**Task statement:** Rewrite the listing below, replacing each occurrence of "dining chair" with "wooden stool" and leaving everything else unchanged. Omit the pictures from your answer.

[Items stored from a collection]

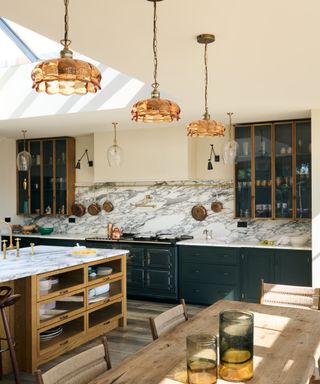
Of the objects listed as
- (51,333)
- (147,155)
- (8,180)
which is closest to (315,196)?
(147,155)

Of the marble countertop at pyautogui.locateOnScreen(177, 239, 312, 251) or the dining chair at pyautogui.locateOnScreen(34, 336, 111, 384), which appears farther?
the marble countertop at pyautogui.locateOnScreen(177, 239, 312, 251)

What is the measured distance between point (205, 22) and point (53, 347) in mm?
3206

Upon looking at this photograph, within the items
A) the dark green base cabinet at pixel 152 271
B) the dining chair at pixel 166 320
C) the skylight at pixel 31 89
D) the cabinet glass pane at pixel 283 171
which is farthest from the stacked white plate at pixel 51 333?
the cabinet glass pane at pixel 283 171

**The answer:**
Of the objects listed as
- (51,333)
- (147,155)
- (8,180)
which is closest to (315,196)?
(147,155)

Of the marble countertop at pyautogui.locateOnScreen(177, 239, 312, 251) or the wooden stool at pyautogui.locateOnScreen(34, 336, 111, 384), which appears farther?
the marble countertop at pyautogui.locateOnScreen(177, 239, 312, 251)

What is the measured distance between point (205, 22) and point (53, 347) in mm?
3206

Upon looking at this photograph, within the items
A) the dark green base cabinet at pixel 152 271
B) the wooden stool at pixel 166 320
C) the skylight at pixel 31 89
D) the cabinet glass pane at pixel 283 171
which is farthest from the stacked white plate at pixel 51 333?
the cabinet glass pane at pixel 283 171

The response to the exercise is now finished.